Britain could experience periods of completely zero-carbon electricity for the first time in its history this summer, a landmark moment driven by a record surge in wind and solar power.
This milestone is a crucial stepping stone towards the government’s legally binding climate goals. The national energy system operator (Neso) is at the heart of managing this transition, with a target to run the grid without fossil fuels for at least 30 minutes by the end of 2025. The broader ambition, as outlined in the government’s “Clean Power 2030” strategy, is for 95% of electricity to come from low-carbon sources by 2030, with a maximum of 5% from unabated gas, paving the way for a 100% zero-carbon system by 2035.
The renewable surge making it possible
The potential for carbon-free power is being created by unprecedented growth in renewable generation. In 2025, renewables supplied 47% of the UK’s electricity, with wind generation hitting a record 87 TWh. Solar capacity also reached 21 GW in the third quarter of last year. Great Britain has already achieved periods of running on 100% clean power, logging a record 87 hours in 2025 to date.
However, this success presents a new challenge for grid managers. On very sunny or windy days, particularly during weekends when demand is lower, there could be more renewable energy being generated than the electricity grid immediately needs. To prevent overloading the network, the system operator has historically had to pay wind and solar farms to turn off, a costly process known as curtailment.
How your dishwasher will help balance the grid
The solution being rolled out this summer focuses not on reducing supply, but on smartly increasing demand. The National Energy System Operator plans to work with energy suppliers to incentivise households and businesses to shift their power usage. The concept, known as demand-side response (DSR), means charging electric vehicles, running dishwashers, or putting on laundry during peak renewable generation times.
Major suppliers including Octopus Energy and British Gas have confirmed they will take part. For consumers, this could mean discounted energy tariffs for using power when it’s greenest. For the system, it avoids or reduces the multi-million pound costs of paying renewable generators to switch off. Neso views this approach as vital for integrating intermittent renewable generation, offering a pathway to cost savings and lower carbon emissions.

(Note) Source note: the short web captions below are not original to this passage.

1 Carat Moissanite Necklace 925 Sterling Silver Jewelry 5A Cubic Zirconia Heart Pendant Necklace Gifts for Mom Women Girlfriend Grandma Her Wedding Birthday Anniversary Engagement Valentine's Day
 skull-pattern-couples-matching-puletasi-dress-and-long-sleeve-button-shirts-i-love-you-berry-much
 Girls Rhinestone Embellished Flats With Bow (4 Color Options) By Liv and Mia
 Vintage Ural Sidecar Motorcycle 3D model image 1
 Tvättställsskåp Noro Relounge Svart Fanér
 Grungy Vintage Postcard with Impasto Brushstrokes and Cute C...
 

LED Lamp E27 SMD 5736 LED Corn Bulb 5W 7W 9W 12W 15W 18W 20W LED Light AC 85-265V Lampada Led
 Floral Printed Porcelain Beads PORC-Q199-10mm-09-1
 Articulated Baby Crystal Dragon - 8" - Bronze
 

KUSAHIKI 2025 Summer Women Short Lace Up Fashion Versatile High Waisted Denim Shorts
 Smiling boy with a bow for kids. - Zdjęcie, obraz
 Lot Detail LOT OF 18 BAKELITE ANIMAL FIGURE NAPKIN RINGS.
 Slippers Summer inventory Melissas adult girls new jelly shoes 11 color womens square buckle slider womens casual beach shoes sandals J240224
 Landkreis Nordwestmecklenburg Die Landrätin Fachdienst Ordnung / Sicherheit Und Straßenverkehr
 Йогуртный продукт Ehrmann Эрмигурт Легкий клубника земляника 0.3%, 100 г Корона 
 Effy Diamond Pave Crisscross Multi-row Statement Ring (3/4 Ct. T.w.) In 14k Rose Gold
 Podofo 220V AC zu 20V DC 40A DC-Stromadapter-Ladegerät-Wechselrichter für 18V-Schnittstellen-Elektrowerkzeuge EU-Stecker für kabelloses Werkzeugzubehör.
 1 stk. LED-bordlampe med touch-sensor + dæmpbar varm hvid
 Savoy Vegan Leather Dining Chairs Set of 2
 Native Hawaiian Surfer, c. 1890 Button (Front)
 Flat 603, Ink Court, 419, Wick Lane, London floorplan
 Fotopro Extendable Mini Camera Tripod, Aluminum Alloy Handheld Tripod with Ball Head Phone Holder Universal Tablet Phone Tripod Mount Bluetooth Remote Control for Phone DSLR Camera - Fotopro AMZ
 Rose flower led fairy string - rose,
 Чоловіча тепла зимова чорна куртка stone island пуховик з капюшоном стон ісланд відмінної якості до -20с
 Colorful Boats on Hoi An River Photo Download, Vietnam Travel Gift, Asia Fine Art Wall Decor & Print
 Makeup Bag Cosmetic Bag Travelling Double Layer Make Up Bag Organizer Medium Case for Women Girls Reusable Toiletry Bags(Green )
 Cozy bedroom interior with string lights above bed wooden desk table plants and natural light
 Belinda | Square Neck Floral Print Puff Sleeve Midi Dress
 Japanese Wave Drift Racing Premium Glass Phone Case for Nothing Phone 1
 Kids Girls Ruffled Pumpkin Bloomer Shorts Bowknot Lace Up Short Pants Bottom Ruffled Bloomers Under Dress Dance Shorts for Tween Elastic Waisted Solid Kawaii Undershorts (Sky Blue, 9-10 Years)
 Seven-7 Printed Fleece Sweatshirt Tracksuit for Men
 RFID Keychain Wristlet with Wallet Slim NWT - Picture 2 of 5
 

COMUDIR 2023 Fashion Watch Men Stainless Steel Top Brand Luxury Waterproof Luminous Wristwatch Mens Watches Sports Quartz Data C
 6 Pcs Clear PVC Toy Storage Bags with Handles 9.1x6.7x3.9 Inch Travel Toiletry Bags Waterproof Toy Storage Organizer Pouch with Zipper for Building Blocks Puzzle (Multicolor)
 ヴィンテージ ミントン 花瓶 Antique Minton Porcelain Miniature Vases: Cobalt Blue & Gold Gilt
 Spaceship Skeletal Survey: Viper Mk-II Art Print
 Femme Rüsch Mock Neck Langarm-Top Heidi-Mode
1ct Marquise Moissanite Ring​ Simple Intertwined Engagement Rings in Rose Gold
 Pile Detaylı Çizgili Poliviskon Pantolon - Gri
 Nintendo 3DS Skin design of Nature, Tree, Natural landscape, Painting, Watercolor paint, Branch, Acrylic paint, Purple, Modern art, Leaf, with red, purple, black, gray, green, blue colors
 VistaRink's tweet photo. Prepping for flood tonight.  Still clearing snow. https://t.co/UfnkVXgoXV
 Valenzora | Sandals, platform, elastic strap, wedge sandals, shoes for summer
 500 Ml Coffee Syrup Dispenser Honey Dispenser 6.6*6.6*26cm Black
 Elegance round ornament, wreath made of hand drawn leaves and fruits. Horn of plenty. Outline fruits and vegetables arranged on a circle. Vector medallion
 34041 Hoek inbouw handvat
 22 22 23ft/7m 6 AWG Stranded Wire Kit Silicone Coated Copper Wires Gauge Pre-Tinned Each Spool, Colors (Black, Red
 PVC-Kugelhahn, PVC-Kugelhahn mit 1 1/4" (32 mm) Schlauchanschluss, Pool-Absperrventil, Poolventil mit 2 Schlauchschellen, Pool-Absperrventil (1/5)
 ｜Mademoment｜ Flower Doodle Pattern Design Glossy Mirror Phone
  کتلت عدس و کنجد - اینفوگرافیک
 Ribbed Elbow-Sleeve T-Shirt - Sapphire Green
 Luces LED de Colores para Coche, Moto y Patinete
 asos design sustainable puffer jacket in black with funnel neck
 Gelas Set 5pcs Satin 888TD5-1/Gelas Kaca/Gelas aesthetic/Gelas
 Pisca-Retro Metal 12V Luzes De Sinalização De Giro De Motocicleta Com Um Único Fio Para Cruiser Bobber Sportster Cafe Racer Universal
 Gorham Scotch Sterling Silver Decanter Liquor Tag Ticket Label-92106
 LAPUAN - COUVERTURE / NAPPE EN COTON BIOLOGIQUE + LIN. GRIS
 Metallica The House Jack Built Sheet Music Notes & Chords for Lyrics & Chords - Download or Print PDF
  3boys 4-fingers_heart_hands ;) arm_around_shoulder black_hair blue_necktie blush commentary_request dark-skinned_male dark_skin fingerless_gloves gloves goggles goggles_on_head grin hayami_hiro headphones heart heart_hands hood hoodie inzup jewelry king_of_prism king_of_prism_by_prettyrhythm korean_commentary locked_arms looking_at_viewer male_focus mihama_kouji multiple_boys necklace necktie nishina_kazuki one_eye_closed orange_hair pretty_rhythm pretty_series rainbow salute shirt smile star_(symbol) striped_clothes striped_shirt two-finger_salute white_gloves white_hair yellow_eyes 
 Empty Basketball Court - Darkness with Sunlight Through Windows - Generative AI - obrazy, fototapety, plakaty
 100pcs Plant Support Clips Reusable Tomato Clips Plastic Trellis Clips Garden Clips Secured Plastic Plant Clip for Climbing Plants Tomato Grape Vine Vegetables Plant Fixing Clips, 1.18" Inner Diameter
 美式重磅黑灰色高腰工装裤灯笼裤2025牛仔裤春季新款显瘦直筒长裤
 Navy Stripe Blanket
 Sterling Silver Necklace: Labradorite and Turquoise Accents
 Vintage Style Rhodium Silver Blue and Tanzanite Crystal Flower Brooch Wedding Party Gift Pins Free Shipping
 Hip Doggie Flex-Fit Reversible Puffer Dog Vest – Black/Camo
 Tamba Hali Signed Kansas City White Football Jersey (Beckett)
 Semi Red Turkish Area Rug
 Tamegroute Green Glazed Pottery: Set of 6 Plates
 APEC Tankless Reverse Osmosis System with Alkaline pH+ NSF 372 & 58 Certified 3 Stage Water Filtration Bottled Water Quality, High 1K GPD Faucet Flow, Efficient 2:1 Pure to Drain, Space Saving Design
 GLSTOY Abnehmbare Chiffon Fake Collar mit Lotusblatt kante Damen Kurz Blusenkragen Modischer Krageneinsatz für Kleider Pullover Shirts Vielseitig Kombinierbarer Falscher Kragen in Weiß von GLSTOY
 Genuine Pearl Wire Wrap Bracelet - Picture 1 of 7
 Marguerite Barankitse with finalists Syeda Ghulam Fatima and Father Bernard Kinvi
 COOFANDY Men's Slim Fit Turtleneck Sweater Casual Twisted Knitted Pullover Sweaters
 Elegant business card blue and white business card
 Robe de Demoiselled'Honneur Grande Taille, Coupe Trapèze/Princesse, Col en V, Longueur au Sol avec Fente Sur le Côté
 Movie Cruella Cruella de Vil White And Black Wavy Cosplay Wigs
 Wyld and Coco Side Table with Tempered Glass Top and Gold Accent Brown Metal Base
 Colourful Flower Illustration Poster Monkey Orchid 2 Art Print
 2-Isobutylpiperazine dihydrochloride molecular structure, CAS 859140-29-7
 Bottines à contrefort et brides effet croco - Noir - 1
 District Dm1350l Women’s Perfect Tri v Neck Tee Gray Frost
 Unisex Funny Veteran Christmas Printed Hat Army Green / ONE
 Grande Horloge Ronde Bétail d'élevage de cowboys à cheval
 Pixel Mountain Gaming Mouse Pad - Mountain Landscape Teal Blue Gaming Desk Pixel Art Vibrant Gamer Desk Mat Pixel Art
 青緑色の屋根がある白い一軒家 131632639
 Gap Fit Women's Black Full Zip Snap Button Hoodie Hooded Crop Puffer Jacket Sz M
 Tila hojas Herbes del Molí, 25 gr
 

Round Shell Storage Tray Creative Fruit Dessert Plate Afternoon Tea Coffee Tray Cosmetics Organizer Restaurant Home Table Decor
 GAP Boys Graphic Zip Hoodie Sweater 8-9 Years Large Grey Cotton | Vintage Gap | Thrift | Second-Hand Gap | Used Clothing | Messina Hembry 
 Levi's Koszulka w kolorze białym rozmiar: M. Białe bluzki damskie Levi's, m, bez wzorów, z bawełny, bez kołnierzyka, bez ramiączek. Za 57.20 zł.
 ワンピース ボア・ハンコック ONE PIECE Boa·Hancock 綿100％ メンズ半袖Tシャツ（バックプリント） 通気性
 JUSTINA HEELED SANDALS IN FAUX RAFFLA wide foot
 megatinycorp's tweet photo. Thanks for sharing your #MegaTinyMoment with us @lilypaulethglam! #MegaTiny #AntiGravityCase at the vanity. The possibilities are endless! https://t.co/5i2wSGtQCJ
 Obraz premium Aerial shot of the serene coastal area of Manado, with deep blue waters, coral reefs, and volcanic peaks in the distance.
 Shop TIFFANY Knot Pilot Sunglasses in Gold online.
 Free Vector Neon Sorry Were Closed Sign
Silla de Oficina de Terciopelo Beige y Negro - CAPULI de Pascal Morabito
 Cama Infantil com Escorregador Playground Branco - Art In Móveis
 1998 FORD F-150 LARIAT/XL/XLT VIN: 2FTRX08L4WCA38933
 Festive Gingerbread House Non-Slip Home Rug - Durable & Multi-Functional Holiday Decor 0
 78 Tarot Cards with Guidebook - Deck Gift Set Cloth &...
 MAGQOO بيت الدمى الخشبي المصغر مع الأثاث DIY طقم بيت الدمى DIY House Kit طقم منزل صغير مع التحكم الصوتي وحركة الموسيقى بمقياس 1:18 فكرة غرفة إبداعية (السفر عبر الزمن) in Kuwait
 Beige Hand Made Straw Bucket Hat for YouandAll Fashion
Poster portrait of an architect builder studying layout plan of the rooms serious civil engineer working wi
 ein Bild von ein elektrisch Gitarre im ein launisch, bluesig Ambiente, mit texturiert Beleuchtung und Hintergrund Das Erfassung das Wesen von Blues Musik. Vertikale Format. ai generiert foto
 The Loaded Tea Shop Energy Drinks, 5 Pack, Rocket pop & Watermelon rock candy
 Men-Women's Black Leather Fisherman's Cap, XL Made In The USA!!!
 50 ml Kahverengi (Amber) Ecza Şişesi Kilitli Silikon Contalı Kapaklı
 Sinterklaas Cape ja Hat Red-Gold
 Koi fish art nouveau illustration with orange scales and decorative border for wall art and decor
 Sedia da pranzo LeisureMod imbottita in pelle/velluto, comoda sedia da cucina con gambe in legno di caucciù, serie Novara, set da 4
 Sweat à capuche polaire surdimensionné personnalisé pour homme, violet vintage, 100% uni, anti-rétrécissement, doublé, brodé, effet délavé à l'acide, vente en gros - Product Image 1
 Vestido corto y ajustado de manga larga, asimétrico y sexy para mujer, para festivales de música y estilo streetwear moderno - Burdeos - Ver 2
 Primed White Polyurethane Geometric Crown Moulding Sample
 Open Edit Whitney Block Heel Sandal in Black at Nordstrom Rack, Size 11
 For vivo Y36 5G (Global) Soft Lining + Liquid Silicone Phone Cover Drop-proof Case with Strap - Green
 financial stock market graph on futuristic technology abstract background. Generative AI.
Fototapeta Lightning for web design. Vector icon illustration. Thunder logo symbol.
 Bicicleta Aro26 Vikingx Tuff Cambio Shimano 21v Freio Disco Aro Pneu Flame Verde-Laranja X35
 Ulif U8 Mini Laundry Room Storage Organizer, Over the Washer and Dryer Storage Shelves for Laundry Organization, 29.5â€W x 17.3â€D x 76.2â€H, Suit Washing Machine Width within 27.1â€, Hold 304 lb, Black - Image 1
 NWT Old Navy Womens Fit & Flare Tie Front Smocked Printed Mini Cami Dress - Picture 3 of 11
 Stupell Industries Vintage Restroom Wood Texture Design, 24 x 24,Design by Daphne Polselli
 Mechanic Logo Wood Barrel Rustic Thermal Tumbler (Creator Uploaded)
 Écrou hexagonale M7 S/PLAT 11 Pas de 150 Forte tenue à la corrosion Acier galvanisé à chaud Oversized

This strategy is increasingly important as electricity demand evolves. The mass adoption of electric vehicles and heat pumps is not seen as a primary concern for total energy consumption, but their timing is critical. Smart charging for EVs and intelligent management of heat pumps are being developed to align with renewable availability. Studies suggest homes with heat pumps may put less strain on the grid than feared, with varied peak usage times actually reducing overall system stress.
Overcoming the grid bottleneck
Despite the progress, significant hurdles remain. The most pressing is the capacity of the physical electricity grid itself. Rapid growth in approved renewable projects and rising demand from electrification are creating bottlenecks, with grid connection delays hindering new projects. The National Grid ESO has acknowledged the challenge but stated the transition will be managed within the grid’s capabilities, reliant on substantial investment in flexibility and transmission upgrades.
Energy storage is a cornerstone of the solution. The government is targeting 23-27 GW of battery storage capacity by 2030, with a growing pipeline of battery energy storage systems (BESS), often on repurposed former fossil fuel sites. The development of long-duration energy storage is also being explored as a key enabler for a secure and cost-effective low-carbon system.
The shift extends beyond homes to industry. The UK’s Industrial Decarbonisation Strategy aims to drastically cut industrial emissions by 2035, moving away from fossil fuel combustion towards hydrogen, electrification, and carbon capture. Success here hinges on reducing high industrial electricity prices and streamlining grid connections for major projects.
The journey to a zero-carbon grid relies on this multi-pronged approach: harnessing record renewables, incentivising consumers to use power wisely, building vast storage capacity, and upgrading the grid itself. While the sight of a carbon-free grid for minutes or hours this summer will be symbolic, it underscores the complex, nationwide engineering and behavioural shift now underway.